The HSE has very recently put forward a proposal to make changes to the Construction (Design and Management) Regulations 2007 (CDM 2007). Responses to the consultation began on 31st March 2014 and will end the 6th June 2014. There are many objectives under the new proposed Construction (Design and Management) Regulations 2015 (CDM 2015). The proposed changes will still fully include the EU Directives. It is proposed, subject to Ministerial and Parliamentary examination, that the revised Regulations will come into force in April 2015. To justify the proposed changes the HSE has done much research on the current CDM 2007. The HSE have also taken into account the Governments wider strategy on construction as included in Construction 2025. Construction 2025 is a joint strategy from government and industry for the future of the UK construction industry.
Changes will include improved coordination and efficiency. The regulatory package will be simplified with better worker protection. There will also be improved health and safety standards on small construction sites. There will be a replacement of the CDM-Coordinator role with a new role, that of the ‘Principal Designer’ (PD). The difference in the two roles will be to do with control and influence over the design, and the new appointed PD role will be more beneficial to the project as a whole. There is the view that the current role adds costs with little added value. The regulations will be structured so they are more straight forward, structured and easier to understand. There is the proposal to remove the current CDM ACoP and put in its place a clearer guidance on its interpretation. This is so everybody will understand what needs to be done to comply with the law. One approach will be to make the current CDM less bureaucratic with the aim to achieve improved standards. There will also be a focus on making clients more central to the construction project and encouraging them to take an active role in making sure that their project is managed properly to their requirements and to health and safety law.

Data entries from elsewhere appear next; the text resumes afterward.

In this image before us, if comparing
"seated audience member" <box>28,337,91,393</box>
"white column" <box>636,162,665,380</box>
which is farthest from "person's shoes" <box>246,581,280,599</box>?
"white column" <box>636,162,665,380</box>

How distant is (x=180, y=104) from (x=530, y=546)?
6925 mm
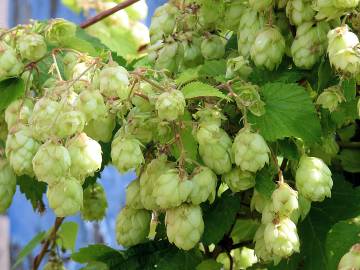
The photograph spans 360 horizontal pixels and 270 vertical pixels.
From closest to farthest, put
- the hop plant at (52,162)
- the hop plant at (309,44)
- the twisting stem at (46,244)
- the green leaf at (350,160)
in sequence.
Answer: the hop plant at (52,162), the hop plant at (309,44), the green leaf at (350,160), the twisting stem at (46,244)

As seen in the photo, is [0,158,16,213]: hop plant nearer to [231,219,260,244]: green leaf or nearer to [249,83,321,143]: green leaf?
[249,83,321,143]: green leaf

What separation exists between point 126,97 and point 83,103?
0.08 meters

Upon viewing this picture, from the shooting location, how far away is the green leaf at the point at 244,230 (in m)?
1.76

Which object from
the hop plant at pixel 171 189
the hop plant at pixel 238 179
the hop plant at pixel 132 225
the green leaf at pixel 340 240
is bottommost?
the green leaf at pixel 340 240

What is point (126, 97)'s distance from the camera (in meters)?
1.29

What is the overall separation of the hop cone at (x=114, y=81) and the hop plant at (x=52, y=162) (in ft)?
0.40

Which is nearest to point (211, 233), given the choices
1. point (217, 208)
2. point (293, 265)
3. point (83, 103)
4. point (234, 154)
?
point (217, 208)

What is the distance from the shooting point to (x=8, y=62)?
1.47 meters

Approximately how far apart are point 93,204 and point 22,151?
72 cm

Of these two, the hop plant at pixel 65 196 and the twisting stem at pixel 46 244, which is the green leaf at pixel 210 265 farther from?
the twisting stem at pixel 46 244

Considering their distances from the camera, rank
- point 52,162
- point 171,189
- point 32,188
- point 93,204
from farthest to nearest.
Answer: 1. point 93,204
2. point 32,188
3. point 171,189
4. point 52,162

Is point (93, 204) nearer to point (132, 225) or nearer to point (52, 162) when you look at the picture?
point (132, 225)

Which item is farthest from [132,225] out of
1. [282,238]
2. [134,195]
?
[282,238]

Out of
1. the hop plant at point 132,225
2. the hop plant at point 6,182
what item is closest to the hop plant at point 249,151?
the hop plant at point 132,225
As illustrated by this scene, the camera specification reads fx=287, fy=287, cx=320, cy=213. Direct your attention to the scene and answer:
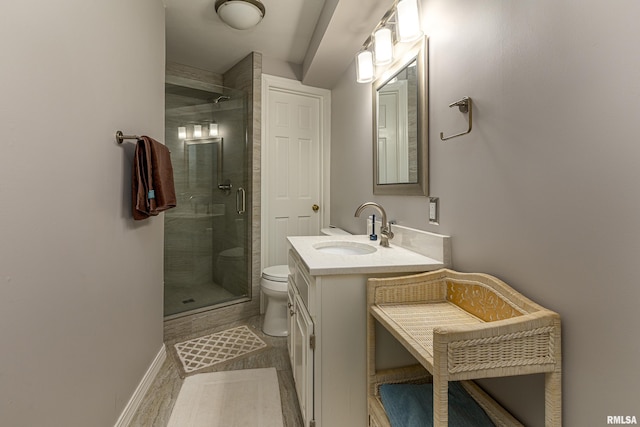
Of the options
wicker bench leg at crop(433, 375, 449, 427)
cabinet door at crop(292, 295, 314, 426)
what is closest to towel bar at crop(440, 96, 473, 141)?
wicker bench leg at crop(433, 375, 449, 427)

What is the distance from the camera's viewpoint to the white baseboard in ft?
4.33

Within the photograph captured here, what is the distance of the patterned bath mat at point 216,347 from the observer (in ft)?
6.18

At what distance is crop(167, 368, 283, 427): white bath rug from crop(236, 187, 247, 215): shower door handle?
1375mm

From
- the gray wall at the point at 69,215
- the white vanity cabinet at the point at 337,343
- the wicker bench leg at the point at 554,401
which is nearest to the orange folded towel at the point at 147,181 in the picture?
the gray wall at the point at 69,215

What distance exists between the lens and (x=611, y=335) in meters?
0.66

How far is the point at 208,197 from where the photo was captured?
279 cm

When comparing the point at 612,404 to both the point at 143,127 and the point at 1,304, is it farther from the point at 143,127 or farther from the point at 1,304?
the point at 143,127

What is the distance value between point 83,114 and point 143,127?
58 centimetres

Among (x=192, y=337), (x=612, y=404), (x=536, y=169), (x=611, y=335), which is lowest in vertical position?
(x=192, y=337)

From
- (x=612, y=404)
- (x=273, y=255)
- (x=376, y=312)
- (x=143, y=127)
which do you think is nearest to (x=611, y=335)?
(x=612, y=404)

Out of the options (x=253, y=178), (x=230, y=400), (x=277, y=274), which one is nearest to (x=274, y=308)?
(x=277, y=274)

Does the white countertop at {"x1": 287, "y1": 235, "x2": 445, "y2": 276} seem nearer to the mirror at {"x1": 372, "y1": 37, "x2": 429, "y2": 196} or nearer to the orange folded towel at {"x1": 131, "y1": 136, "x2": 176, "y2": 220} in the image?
the mirror at {"x1": 372, "y1": 37, "x2": 429, "y2": 196}

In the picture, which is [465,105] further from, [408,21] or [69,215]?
[69,215]

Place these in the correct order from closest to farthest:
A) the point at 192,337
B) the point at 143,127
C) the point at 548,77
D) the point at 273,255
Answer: the point at 548,77 < the point at 143,127 < the point at 192,337 < the point at 273,255
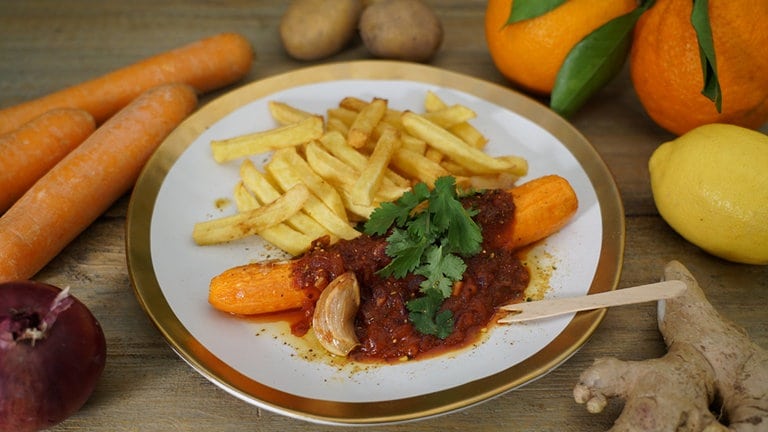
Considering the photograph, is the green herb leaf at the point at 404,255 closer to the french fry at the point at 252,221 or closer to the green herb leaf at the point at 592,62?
the french fry at the point at 252,221

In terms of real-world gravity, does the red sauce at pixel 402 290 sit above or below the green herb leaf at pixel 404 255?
below

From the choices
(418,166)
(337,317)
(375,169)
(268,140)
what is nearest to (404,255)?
(337,317)

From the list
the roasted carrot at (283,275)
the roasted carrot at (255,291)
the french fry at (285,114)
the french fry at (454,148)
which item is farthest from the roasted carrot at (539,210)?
the french fry at (285,114)

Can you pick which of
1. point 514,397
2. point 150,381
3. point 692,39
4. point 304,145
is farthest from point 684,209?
point 150,381

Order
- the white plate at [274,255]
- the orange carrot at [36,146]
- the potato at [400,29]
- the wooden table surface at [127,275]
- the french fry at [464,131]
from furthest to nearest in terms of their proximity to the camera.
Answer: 1. the potato at [400,29]
2. the french fry at [464,131]
3. the orange carrot at [36,146]
4. the wooden table surface at [127,275]
5. the white plate at [274,255]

The construction industry is one of the most dangerous sectors to work in and so there is the continuous need to improve the health and safety of this environment. From 2007/08 to 2011/12 there has been an average of 53 fatalities to workers from accidents. There has been, over a 3 year average, 31,000 new cases of occupational disease/ill health. Ill health can include musculoskeletal disorders, dermatitis or asbestosis. Occupational asthma is also a risk factor. Manual handling, ie lifting heavy and awkward loads can cause injury to the joints and muscles. Noise can cause hearing loss and vibration can cause e hand-arm vibration syndrome which is damage to the nerves and blood vessels. Exposure to cements and solvents can cause dermatitis. Falls from heights, entrapment or accidents from machinery are other concerns. However, these things are easily preventable if one takes precautions, reads up on the law and uses Personal Protective Equipment (PPE). The key requirements on any construction site is to ensure that health and safety risks are assessed and there is responsible planning, organisation, controlling, monitoring and reviewing.